> What this task involves: Search term "ordered": copy each line of the data containing it.
Top of The input
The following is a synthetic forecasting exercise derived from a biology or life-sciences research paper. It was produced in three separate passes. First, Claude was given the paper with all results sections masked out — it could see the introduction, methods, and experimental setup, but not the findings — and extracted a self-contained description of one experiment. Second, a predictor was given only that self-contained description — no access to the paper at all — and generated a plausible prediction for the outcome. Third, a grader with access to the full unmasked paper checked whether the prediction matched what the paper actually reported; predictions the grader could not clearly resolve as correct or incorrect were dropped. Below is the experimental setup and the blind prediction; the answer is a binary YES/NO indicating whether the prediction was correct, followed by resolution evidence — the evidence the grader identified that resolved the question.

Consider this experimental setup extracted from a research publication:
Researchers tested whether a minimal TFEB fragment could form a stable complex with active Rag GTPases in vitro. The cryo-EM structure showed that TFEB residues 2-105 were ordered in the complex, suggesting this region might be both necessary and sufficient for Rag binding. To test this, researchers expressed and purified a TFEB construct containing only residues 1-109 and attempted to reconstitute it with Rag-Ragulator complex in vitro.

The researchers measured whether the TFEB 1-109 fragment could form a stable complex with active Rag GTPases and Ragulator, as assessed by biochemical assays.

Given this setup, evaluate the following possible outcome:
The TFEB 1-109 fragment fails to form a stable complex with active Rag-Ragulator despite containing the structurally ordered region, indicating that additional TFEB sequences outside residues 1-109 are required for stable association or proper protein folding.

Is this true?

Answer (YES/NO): NO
Bottom of The input
> Answer to the problem:
Researchers tested whether a minimal TFEB fragment could form a stable complex with active Rag GTPases in vitro. The cryo-EM structure showed that TFEB residues 2-105 were ordered in the complex, suggesting this region might be both necessary and sufficient for Rag binding. To test this, researchers expressed and purified a TFEB construct containing only residues 1-109 and attempted to reconstitute it with Rag-Ragulator complex in vitro.
The TFEB 1-109 fragment fails to form a stable complex with active Rag-Ragulator despite containing the structurally ordered region, indicating that additional TFEB sequences outside residues 1-109 are required for stable association or proper protein folding.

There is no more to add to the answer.